En arabe, « nafar » signifie « exilé économique ». Le livre de Mathilde Chapuis fait bien le récit de l’exil politique d’un jeune Syrien, mais il est porté par le regard d’une jeune femme française à qui l’amour confère le don d’imaginer ce que son compagnon lui tait ou ne lui raconte que douloureusement, par bribes. « Moi qui sur ma chaise, moi qui dans ma tour attends le départ du héros, ou bien son retour, je cherche les épisodes de sa grande aventure sur lesquels je pourrais avoir prise. J’observe, je consigne et j’invente ».
Mathilde Chapuis, Nafar. Liana Levi, 160 p., 15 €
Ainsi revit-elle de l’intérieur – détails du paysage, sensations sous les pieds, faim, soif, odeurs et émotions – la longue attente du clandestin, caché dans les broussailles avant son passage du fleuve Meriç entre la Turquie et la Grèce. L’empathie est telle que le rythme heurté des phrases courtes de Mathilde Chapuis est à l’unisson du halètement de celui qui se cache et fuit. Un détail donne un goût de réalité à son évocation : l’attachement du jeune homme à la veste bleue qu’il porte, achetée peu avant les manifestations en Syrie. Quelques passages expriment la nostalgie de la vie quotidienne avant la guerre : « Il est si agréable de se promener sur al Dablan quand les arbres commencent à bourgeonner. Ce sera très vite la saison des abricots, on fera de la confiture. L’air embaumera bientôt du parfum des roses et une myriade de petites fleurs au parfum envoûtant écloront sur la verdure qui couvre les parois intérieures de ton café.

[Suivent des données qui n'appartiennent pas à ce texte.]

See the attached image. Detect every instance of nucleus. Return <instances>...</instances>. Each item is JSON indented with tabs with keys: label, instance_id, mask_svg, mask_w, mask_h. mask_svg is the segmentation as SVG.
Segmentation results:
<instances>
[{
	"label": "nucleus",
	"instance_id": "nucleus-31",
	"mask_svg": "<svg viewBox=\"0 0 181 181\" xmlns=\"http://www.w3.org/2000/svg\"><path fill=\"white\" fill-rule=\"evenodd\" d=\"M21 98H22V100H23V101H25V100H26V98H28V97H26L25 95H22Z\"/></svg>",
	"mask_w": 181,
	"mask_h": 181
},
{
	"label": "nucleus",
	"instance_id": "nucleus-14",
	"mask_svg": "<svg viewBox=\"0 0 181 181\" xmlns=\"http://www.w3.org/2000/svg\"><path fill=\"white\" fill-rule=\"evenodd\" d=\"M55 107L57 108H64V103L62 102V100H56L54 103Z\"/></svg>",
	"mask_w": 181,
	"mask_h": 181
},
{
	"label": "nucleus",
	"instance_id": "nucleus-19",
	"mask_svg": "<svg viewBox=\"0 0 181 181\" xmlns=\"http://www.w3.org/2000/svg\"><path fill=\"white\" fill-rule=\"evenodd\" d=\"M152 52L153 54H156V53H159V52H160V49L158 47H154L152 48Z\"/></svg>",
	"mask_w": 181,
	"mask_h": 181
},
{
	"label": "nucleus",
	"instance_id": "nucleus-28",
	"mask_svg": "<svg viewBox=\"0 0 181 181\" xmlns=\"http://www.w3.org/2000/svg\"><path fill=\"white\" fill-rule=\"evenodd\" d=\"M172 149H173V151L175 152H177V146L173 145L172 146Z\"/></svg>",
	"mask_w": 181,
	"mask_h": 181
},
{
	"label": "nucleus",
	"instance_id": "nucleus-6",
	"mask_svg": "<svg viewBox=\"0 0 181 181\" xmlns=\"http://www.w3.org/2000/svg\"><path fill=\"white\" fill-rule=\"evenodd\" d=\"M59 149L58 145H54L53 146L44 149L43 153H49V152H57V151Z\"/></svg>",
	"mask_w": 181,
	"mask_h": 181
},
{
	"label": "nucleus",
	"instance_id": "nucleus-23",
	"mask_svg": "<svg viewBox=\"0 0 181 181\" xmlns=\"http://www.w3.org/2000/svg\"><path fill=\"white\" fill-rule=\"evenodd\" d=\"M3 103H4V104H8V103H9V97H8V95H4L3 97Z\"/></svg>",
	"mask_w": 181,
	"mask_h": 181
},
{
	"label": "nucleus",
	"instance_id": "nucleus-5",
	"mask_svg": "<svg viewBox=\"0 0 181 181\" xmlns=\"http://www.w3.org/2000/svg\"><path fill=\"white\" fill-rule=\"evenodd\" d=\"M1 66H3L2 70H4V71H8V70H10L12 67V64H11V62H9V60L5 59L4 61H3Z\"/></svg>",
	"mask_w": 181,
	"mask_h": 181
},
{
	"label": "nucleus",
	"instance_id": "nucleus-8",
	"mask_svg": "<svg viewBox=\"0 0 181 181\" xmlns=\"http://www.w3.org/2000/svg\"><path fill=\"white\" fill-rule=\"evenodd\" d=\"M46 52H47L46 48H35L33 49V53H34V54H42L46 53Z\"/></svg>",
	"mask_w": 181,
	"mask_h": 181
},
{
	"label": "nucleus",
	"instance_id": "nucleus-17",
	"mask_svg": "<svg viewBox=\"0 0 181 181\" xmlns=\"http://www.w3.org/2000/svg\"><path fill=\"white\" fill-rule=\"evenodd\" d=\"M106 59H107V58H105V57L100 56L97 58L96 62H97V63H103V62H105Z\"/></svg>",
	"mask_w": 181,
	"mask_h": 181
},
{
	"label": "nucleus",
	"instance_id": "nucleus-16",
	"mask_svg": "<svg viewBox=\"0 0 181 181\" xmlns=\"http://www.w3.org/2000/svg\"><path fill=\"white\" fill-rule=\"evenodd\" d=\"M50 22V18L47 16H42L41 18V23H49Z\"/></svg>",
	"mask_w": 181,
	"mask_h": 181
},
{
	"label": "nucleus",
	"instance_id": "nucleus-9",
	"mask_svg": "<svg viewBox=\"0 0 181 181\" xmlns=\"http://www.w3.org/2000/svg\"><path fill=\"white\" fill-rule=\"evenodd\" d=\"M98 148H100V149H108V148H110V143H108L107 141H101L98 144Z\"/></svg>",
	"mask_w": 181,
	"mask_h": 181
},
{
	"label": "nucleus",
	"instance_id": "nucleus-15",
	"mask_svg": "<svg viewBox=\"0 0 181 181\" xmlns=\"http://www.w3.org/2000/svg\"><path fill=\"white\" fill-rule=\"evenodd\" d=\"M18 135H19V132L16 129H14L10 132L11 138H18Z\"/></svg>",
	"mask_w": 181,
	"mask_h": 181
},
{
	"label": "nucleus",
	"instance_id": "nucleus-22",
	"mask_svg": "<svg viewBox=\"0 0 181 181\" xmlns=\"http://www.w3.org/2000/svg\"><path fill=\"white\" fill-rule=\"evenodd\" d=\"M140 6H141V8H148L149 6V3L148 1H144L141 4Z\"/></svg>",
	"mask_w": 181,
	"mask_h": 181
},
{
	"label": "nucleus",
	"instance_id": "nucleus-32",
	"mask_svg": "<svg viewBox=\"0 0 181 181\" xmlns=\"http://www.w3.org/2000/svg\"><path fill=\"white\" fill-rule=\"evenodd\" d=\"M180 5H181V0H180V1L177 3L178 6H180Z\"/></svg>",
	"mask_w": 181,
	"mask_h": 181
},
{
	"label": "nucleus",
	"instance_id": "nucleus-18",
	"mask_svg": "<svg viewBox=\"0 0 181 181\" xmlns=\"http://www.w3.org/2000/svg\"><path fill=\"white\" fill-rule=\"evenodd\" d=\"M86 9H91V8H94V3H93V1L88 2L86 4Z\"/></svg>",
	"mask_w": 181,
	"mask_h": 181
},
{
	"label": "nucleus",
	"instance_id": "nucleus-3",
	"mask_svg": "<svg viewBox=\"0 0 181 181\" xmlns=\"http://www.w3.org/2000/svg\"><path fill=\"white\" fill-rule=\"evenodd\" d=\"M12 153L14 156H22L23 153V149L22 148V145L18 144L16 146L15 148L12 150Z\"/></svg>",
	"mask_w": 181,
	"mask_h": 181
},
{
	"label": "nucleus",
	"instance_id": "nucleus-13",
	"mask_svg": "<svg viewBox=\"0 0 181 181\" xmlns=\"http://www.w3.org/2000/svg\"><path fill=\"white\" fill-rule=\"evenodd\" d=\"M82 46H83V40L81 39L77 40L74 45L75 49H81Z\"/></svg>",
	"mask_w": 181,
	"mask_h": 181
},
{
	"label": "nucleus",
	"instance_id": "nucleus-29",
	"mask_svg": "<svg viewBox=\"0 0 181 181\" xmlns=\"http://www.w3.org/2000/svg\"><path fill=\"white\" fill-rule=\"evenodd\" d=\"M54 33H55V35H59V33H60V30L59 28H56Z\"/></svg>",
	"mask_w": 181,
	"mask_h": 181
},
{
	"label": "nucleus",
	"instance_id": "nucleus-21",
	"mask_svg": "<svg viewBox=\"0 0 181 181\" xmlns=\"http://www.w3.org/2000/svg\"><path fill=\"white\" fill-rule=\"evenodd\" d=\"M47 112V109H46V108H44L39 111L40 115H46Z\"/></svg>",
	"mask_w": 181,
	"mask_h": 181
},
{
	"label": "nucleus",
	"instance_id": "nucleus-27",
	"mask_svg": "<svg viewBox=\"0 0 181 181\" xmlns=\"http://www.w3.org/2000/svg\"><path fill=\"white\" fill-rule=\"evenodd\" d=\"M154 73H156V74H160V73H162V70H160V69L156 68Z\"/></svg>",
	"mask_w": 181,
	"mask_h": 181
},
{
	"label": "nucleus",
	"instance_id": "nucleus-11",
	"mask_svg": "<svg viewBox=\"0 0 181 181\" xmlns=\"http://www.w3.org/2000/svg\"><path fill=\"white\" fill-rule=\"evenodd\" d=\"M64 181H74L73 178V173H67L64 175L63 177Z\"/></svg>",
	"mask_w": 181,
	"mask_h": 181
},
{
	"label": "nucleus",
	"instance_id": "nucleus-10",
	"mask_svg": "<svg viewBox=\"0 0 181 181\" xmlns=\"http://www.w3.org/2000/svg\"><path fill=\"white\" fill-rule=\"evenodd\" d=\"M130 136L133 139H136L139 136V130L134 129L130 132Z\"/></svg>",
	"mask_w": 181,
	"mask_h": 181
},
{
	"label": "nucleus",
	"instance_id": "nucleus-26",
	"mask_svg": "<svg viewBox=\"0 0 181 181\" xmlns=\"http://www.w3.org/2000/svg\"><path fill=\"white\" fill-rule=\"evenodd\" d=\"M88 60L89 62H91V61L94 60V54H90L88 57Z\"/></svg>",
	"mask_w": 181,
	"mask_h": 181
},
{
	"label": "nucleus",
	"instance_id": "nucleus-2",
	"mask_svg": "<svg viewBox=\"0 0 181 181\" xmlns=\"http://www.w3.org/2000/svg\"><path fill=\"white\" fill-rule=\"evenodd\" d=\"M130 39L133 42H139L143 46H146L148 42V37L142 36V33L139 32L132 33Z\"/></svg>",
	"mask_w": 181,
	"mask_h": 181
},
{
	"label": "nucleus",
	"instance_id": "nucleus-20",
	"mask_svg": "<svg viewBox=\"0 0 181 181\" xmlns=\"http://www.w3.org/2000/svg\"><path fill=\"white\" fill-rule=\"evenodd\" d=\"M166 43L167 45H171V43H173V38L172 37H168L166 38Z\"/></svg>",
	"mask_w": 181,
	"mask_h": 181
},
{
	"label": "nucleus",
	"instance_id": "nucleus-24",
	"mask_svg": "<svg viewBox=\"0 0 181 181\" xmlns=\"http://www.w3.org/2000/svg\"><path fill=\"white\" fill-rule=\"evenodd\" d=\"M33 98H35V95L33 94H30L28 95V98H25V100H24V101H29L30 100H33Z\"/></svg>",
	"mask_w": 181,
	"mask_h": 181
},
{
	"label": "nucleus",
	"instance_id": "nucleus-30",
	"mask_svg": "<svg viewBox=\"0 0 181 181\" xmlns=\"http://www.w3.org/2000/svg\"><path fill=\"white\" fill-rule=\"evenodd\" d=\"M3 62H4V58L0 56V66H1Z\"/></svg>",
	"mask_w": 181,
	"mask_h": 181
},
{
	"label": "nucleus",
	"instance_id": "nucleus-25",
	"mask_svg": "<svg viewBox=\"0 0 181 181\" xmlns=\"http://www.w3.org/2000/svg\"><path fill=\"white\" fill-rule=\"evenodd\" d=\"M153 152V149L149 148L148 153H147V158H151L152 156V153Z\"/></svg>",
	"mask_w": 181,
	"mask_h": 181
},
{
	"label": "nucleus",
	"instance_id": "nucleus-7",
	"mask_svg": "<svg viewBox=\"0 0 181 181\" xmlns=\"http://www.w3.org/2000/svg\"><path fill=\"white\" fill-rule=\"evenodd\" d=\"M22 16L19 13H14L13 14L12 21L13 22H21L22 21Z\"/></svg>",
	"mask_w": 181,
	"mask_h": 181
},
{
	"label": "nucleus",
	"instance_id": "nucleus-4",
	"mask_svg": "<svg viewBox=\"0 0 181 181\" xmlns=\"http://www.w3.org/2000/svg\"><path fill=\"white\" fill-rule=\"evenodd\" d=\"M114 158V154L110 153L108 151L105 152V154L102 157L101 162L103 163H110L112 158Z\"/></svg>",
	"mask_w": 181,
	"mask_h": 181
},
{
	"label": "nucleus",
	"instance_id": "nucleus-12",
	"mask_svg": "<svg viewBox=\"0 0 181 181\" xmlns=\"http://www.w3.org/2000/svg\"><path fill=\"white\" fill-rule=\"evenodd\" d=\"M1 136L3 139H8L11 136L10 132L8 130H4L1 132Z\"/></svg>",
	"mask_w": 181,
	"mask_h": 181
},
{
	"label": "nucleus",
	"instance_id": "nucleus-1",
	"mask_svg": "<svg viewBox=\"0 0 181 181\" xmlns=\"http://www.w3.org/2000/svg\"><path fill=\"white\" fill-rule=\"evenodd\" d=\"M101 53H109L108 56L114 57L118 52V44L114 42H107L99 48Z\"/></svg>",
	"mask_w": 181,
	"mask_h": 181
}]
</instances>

Ici je veux parler du café dont tu es le propriétaire, celui que tu as laissé aux bons soins de tes employés le temps d’aller faire un tour cette après-midi-là. »
Quelques mois après, la répression s’est abattue sur le printemps syrien et des milliers de jeunes ont fui la dictature. La narratrice observe le jeune homme alors qu’il est employé dans un café d’Istanbul. Elle s’étonne de son énergie, de son ballet entre les tables. Et se laisse séduire. Tous deux font halte dans un petit appartement où défilent des personnes censées savoir comment sortir de Turquie.
La mégapole turque n’est qu’un lieu de transit que l’exilé ne prend pas le temps d’apprivoiser tant il est attiré par l’Europe et par ce que ce mot porte en lui de promesses. Dans son imaginaire, c’est la Suède qui offre le cadre de vie idéal. Ce rêve est si fort parmi les candidats syriens à l’Europe qu’il peut rendre certains mesquins, jaloux de leur ancienne femme de ménage qui a réussi à se réfugier dans ce pays tant convoité.
Ce destin individuel est évoqué sur une trame à la fois historique et mythologique. La narratrice raconte les échanges de populations qui ont marqué le XXe siècle dans les Balkans. Elle fait le tableau de la ville d’Edirne, l’ancienne Andrinople, capitale de l’Empire ottoman avant la conquête d’Istanbul, maintenant gros bourg dévoré par la proximité d’Istanbul. Elle devient elle-même une figure mythique, entre Pénélope et Iseult : « J’attends de tes nouvelles. J’attends que tu m’appelles et dises : “Victoire !” Ou alors ton retour. Quoi qu’il arrive, je suis là. Je n’ose pas quitter ma chambre, faire quoi que ce soit qui me détourne de ce que tu es en train de vivre. Jamais de trêve. Sur la chaise, face au bureau, j’ai peur que tu ne meures si je cesse d’y penser. » Elle est une sorte de fée douée d’une double vue qui lui permet de voir le passé par les yeux de son compagnon.
Mais elle est avant tout une femme amoureuse qui voudrait profiter du moment plutôt que de le laisser envahir par un désir d’ailleurs qui ne répondra peut-être pas aux attentes. Est-il possible de savourer l’instant ? Aux yeux du jeune Syrien, les tulipes des parterres symbolisent la ville d’Istanbul. Il en offre une à sa compagne et elle devient, cette fleur qui s’ouvre brutalement à la lumière du jour, le symbole du passage de la beauté à l’indignation.